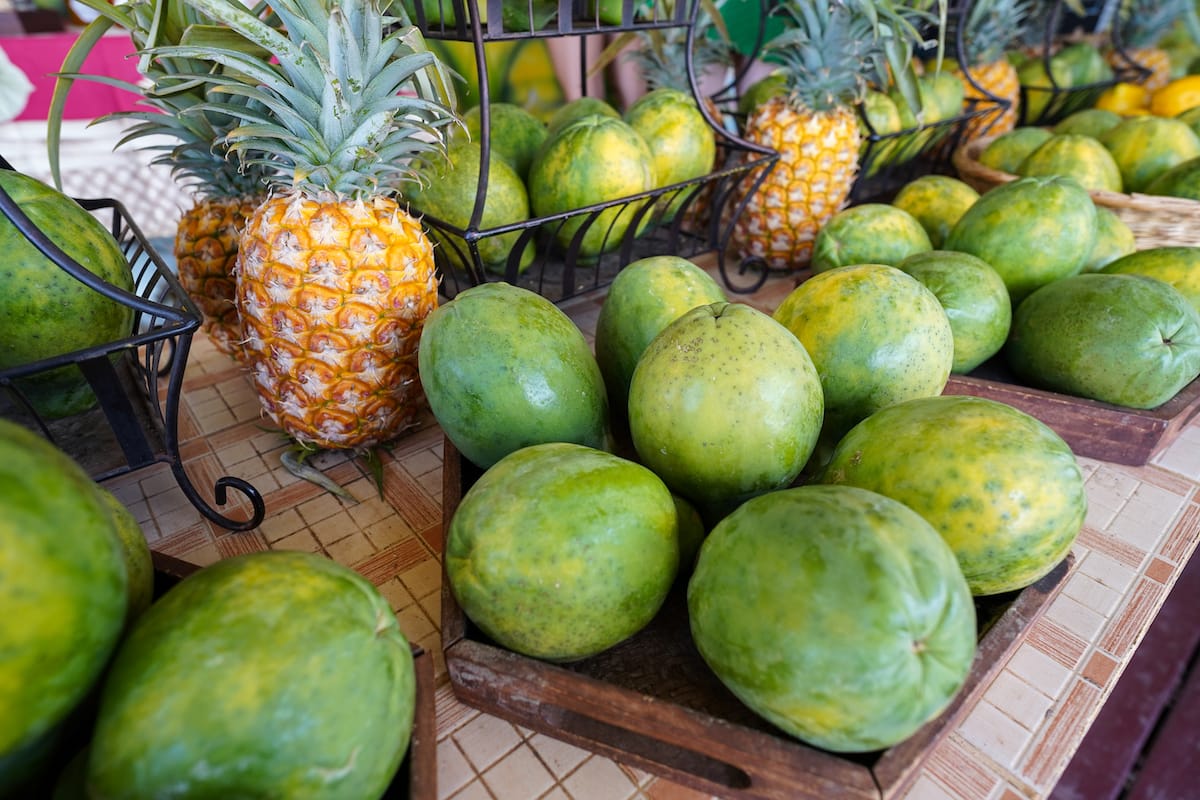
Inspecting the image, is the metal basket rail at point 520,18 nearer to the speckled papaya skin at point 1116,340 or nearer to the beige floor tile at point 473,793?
the speckled papaya skin at point 1116,340

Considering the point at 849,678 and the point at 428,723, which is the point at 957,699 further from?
the point at 428,723

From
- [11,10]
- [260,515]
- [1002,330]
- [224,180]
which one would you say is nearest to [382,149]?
[224,180]

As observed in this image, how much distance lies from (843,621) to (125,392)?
730mm

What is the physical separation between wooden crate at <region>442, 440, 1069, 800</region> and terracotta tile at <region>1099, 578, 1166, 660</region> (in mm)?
140

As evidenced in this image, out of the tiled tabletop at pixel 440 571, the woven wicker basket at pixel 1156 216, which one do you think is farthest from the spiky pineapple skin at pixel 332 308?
the woven wicker basket at pixel 1156 216

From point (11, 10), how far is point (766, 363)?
119 inches

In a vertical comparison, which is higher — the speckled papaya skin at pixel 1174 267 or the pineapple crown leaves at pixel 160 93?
the pineapple crown leaves at pixel 160 93

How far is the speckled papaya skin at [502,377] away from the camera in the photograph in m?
0.66

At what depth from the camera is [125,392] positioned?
0.70m

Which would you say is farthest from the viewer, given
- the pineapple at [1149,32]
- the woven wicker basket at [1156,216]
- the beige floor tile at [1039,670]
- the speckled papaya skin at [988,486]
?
the pineapple at [1149,32]

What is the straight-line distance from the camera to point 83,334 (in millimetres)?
728

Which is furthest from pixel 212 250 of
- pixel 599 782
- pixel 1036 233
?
pixel 1036 233

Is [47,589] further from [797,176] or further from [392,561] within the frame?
[797,176]

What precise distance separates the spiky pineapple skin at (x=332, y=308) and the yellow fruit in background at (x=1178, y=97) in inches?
83.0
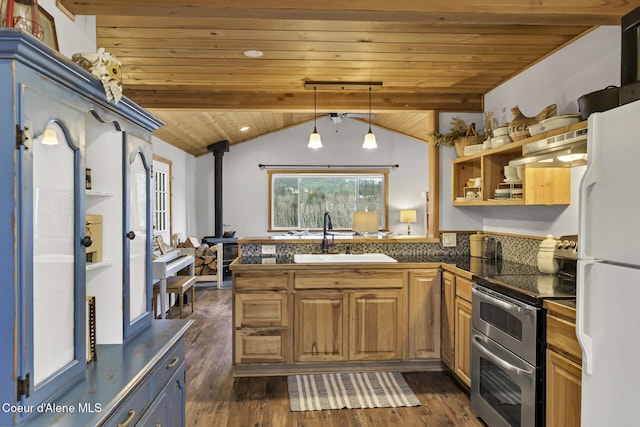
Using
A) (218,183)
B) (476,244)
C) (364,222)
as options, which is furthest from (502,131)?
(218,183)

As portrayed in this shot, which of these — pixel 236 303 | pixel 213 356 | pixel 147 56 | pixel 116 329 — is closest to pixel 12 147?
pixel 116 329

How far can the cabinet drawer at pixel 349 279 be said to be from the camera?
11.1ft

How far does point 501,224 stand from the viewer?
3.65 m

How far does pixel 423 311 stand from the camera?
135 inches

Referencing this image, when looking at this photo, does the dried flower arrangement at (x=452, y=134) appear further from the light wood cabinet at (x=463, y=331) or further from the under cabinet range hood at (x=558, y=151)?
the light wood cabinet at (x=463, y=331)

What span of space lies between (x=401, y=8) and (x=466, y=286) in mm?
1843

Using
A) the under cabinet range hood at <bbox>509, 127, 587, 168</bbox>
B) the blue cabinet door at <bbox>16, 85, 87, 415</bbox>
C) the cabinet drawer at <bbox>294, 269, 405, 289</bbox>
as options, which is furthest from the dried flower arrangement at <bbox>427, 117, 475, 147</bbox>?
the blue cabinet door at <bbox>16, 85, 87, 415</bbox>

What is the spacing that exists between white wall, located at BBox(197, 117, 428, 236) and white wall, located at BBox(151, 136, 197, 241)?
317 millimetres

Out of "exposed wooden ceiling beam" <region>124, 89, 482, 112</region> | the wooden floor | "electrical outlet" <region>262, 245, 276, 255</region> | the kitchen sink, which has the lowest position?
the wooden floor

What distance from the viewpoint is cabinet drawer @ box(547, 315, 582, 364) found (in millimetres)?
1831

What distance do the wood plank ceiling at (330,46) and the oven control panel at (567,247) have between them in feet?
4.05

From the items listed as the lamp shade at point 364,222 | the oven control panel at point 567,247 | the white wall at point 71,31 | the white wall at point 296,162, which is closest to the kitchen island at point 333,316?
the lamp shade at point 364,222

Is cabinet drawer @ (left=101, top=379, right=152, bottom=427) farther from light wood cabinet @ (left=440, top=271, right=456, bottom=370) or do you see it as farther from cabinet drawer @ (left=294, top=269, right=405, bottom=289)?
light wood cabinet @ (left=440, top=271, right=456, bottom=370)

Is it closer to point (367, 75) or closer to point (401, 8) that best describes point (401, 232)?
point (367, 75)
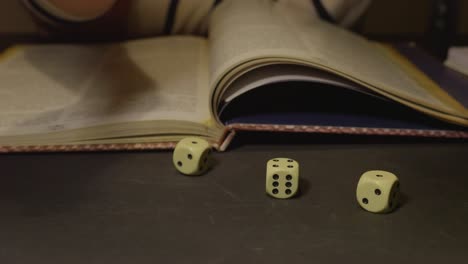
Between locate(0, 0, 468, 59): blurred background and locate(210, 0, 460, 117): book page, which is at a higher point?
locate(210, 0, 460, 117): book page

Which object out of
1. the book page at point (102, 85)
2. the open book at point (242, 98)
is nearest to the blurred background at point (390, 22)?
the book page at point (102, 85)

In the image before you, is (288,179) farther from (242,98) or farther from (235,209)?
(242,98)

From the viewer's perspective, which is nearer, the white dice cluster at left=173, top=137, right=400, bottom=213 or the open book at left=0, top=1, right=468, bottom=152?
the white dice cluster at left=173, top=137, right=400, bottom=213

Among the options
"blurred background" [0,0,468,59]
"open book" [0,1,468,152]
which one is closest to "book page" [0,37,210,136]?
"open book" [0,1,468,152]

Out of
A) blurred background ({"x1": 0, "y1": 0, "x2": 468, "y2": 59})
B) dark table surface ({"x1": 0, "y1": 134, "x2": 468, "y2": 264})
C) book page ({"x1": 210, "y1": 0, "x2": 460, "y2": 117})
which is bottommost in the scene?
blurred background ({"x1": 0, "y1": 0, "x2": 468, "y2": 59})

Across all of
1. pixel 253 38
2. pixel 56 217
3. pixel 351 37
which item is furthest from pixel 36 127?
pixel 351 37

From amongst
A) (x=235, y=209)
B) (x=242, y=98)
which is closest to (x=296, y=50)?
(x=242, y=98)

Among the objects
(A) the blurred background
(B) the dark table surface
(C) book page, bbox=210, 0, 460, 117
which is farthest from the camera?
(A) the blurred background

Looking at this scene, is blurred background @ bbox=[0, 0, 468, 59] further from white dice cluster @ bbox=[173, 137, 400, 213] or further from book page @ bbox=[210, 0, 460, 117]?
white dice cluster @ bbox=[173, 137, 400, 213]
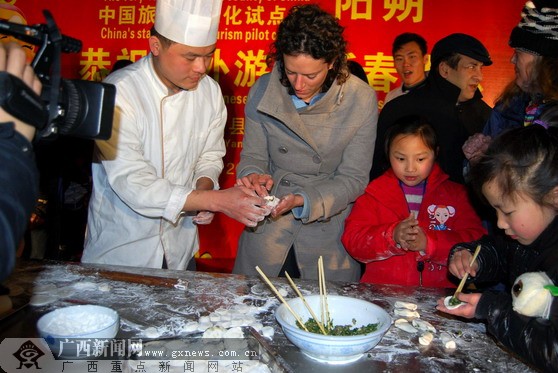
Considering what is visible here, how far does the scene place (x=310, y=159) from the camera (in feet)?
8.54

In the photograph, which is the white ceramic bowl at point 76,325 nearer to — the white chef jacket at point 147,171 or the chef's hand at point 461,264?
the white chef jacket at point 147,171

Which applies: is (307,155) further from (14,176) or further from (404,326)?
(14,176)

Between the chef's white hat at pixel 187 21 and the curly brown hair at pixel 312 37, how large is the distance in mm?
314

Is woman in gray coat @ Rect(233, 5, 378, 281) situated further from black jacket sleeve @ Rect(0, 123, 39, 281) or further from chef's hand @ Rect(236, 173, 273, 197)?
black jacket sleeve @ Rect(0, 123, 39, 281)

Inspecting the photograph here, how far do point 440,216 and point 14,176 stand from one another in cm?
202

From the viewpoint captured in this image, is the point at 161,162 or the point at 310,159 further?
the point at 310,159

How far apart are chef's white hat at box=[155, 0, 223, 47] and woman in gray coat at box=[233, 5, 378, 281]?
0.32 meters

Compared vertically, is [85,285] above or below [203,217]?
below

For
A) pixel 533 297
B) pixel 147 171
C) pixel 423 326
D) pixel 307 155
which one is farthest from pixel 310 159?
pixel 533 297

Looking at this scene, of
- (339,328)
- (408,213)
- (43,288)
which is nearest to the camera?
(339,328)

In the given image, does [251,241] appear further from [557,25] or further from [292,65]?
[557,25]

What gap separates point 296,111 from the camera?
101 inches

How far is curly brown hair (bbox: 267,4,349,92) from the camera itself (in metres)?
2.34

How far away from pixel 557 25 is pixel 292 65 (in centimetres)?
107
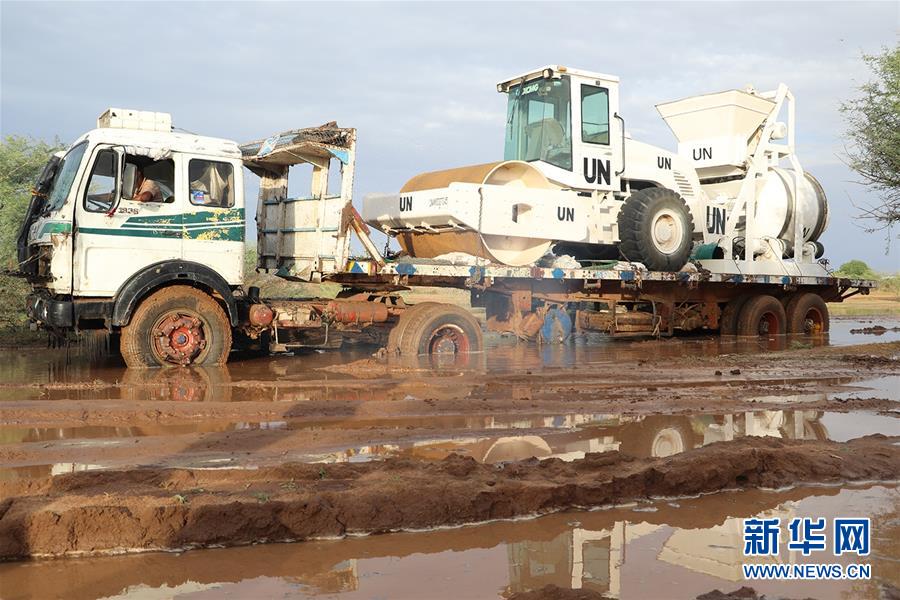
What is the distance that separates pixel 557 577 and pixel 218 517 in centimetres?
177

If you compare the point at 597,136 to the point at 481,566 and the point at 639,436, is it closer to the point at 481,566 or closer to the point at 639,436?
the point at 639,436

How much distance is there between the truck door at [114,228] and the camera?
11.0 meters

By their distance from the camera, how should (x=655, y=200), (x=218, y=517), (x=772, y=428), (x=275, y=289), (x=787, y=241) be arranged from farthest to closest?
1. (x=787, y=241)
2. (x=275, y=289)
3. (x=655, y=200)
4. (x=772, y=428)
5. (x=218, y=517)

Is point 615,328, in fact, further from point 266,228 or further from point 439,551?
point 439,551

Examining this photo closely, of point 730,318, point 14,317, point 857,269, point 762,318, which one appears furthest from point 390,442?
point 857,269

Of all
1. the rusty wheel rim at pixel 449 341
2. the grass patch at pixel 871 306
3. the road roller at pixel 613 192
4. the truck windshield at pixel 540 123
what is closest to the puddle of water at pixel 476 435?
the rusty wheel rim at pixel 449 341

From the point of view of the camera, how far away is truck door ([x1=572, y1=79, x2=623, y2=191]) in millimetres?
14852

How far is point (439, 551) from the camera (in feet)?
15.3

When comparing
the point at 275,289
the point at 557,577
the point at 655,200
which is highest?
the point at 655,200

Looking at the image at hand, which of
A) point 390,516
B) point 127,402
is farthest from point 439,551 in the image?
point 127,402

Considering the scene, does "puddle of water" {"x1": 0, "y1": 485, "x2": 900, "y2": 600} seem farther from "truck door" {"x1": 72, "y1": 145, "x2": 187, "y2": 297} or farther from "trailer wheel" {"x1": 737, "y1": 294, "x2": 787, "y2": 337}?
"trailer wheel" {"x1": 737, "y1": 294, "x2": 787, "y2": 337}

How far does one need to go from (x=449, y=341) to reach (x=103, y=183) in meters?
5.04

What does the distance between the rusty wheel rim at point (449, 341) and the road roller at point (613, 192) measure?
1.18 m

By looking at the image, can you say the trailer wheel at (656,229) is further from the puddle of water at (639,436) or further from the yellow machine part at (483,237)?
the puddle of water at (639,436)
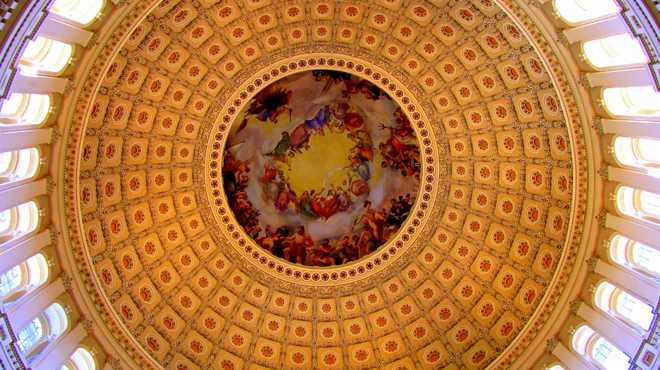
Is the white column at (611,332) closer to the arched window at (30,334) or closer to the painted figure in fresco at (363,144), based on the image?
the painted figure in fresco at (363,144)

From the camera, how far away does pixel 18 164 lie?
16.7 metres

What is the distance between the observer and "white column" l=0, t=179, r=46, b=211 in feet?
49.9

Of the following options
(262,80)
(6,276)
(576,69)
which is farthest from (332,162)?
(6,276)

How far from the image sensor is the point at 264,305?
25.7 meters

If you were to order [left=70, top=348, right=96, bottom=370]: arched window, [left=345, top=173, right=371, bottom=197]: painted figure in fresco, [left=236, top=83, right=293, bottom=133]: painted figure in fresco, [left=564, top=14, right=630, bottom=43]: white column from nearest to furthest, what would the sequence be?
[left=564, top=14, right=630, bottom=43]: white column → [left=70, top=348, right=96, bottom=370]: arched window → [left=236, top=83, right=293, bottom=133]: painted figure in fresco → [left=345, top=173, right=371, bottom=197]: painted figure in fresco

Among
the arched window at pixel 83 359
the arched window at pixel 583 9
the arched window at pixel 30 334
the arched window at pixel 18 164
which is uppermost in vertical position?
the arched window at pixel 583 9

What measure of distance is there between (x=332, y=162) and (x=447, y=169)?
7.06 meters

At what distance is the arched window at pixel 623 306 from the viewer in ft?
54.6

####

## WHAT IS ASKED
Format the items, starting at the line that contains "What does the" and ending at the line that contains "25.7 meters", as a JSON list of strings with one string per line. Omit blank lines and the pictures.

## COMPLETED EXERCISE
[
  "What does the distance between the rusty wheel rim at point (449, 341) and the road roller at point (613, 192) measure?",
  "1.18 m",
  "By looking at the image, can you say the trailer wheel at (656,229) is further from the puddle of water at (639,436) or further from the yellow machine part at (483,237)?",
  "the puddle of water at (639,436)",
  "Is the white column at (611,332) closer to the arched window at (30,334) or closer to the painted figure in fresco at (363,144), based on the image?",
  "the painted figure in fresco at (363,144)",
  "From the camera, how far away does pixel 18 164 lie?",
  "16.7 metres",
  "What is the distance between the observer and \"white column\" l=0, t=179, r=46, b=211 in feet?",
  "49.9",
  "Of the following options",
  "(262,80)",
  "(6,276)",
  "(576,69)",
  "which is farthest from (332,162)?",
  "(6,276)",
  "How far from the image sensor is the point at 264,305?",
  "25.7 meters"
]